→ **EXERCISE**:
Restate all the lines below word for word, but omit the pictures.

→ **DATASET EXTRACT**:
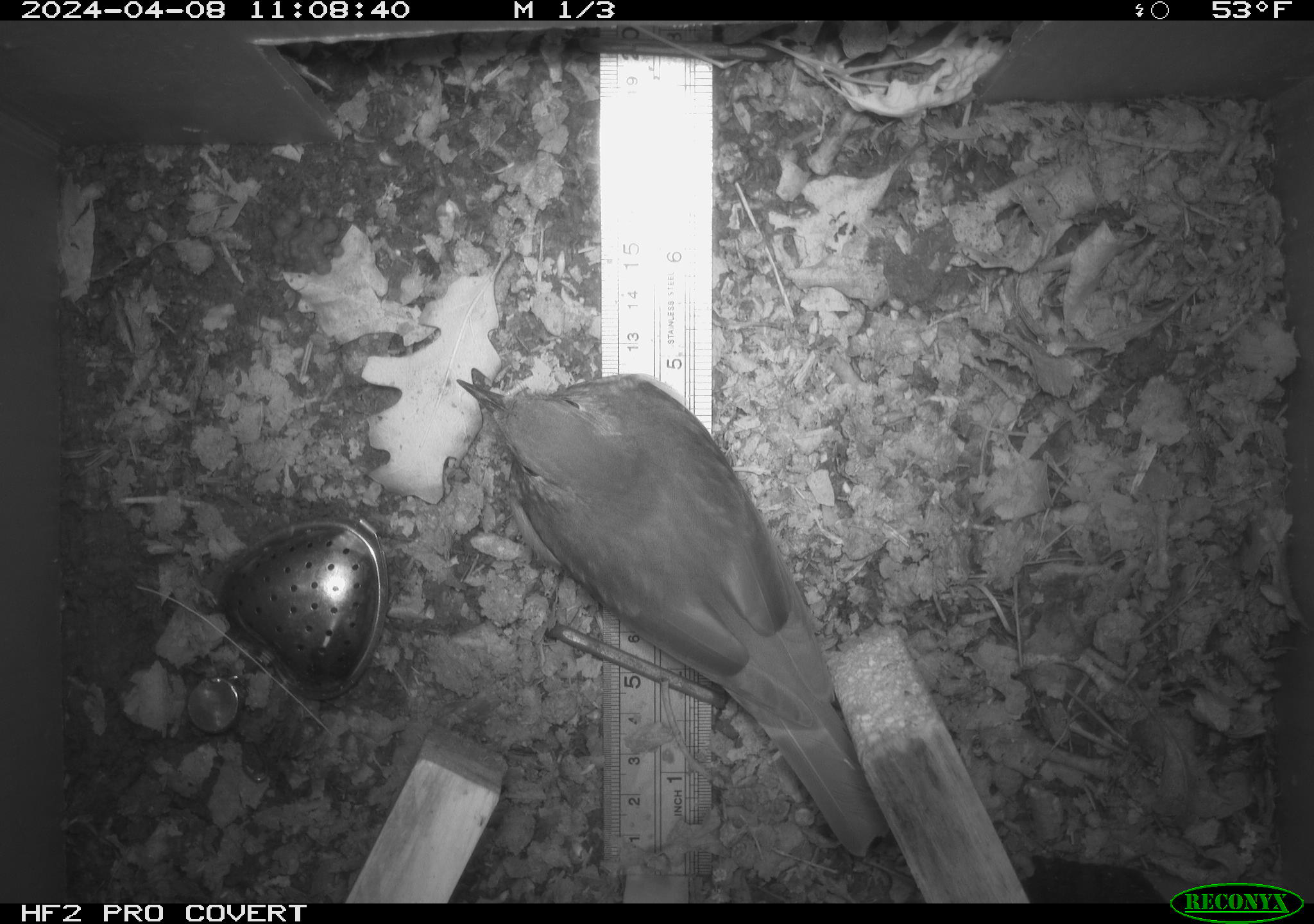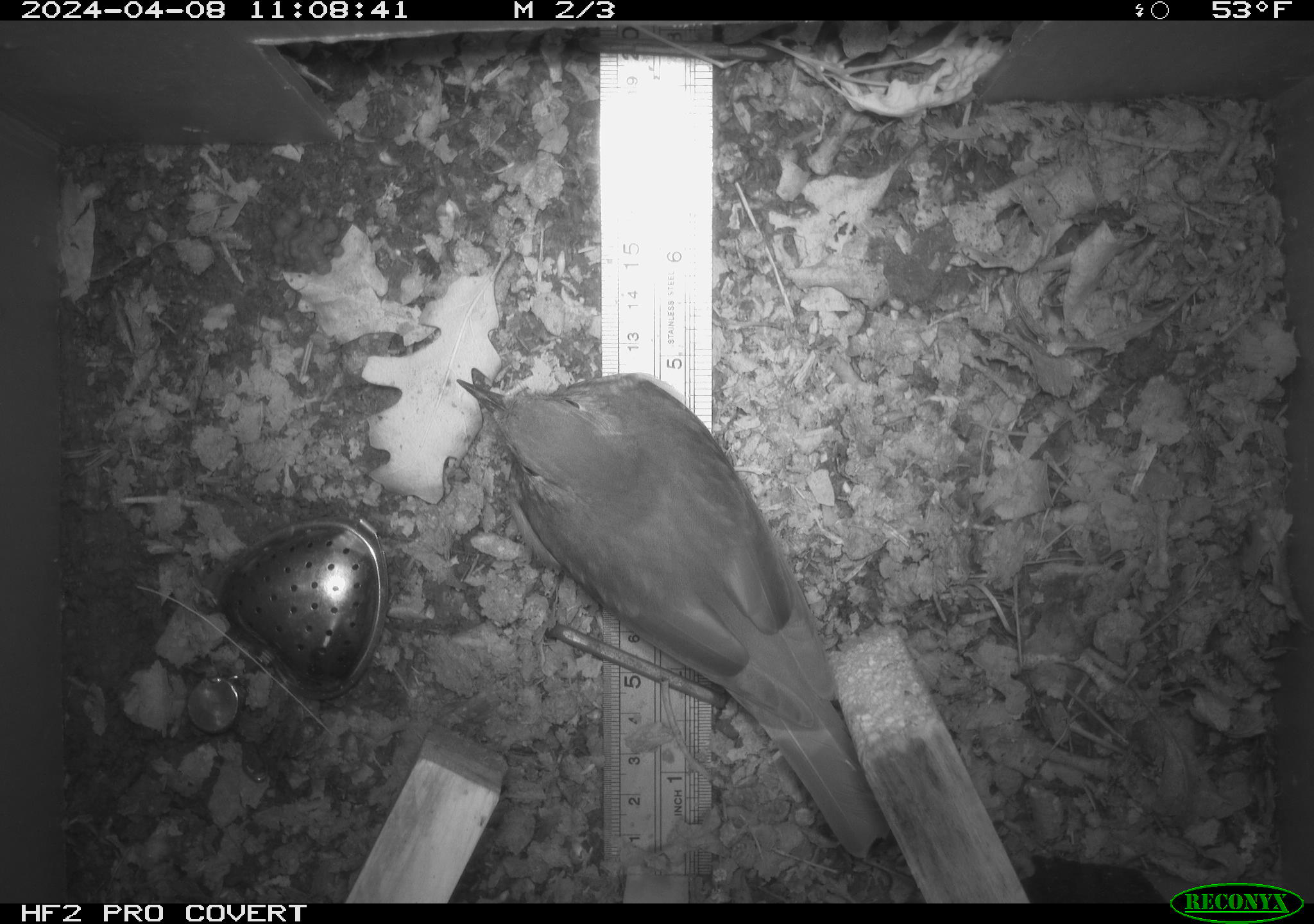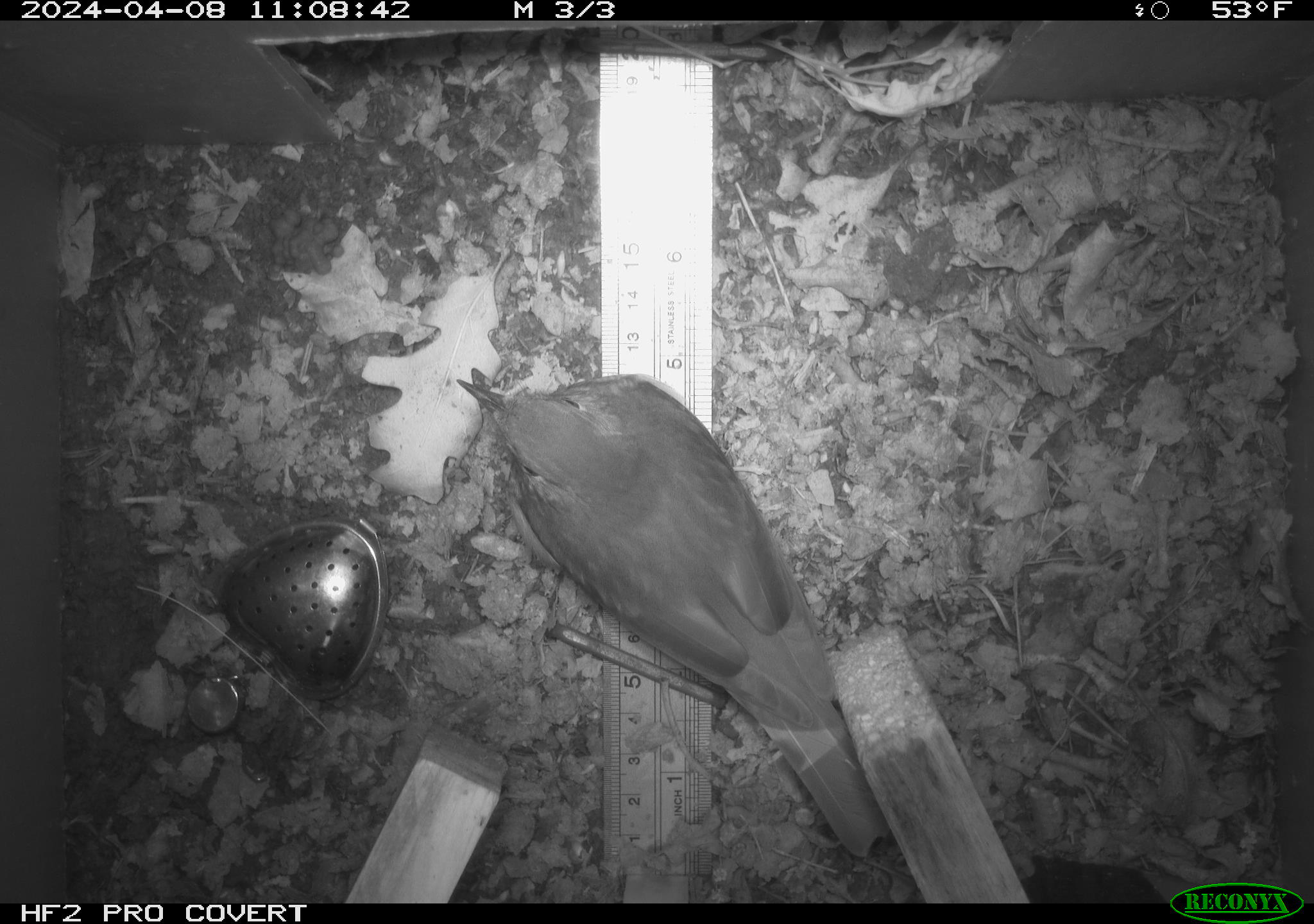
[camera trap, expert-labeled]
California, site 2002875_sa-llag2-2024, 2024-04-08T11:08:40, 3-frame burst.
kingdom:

→ **EXPECTED OUTPUT**:
[camera trap, expert-labeled]
California, site 2002875_sa-llag2-2024, 2024-04-08T11:08:40, 3-frame burst.
kingdom:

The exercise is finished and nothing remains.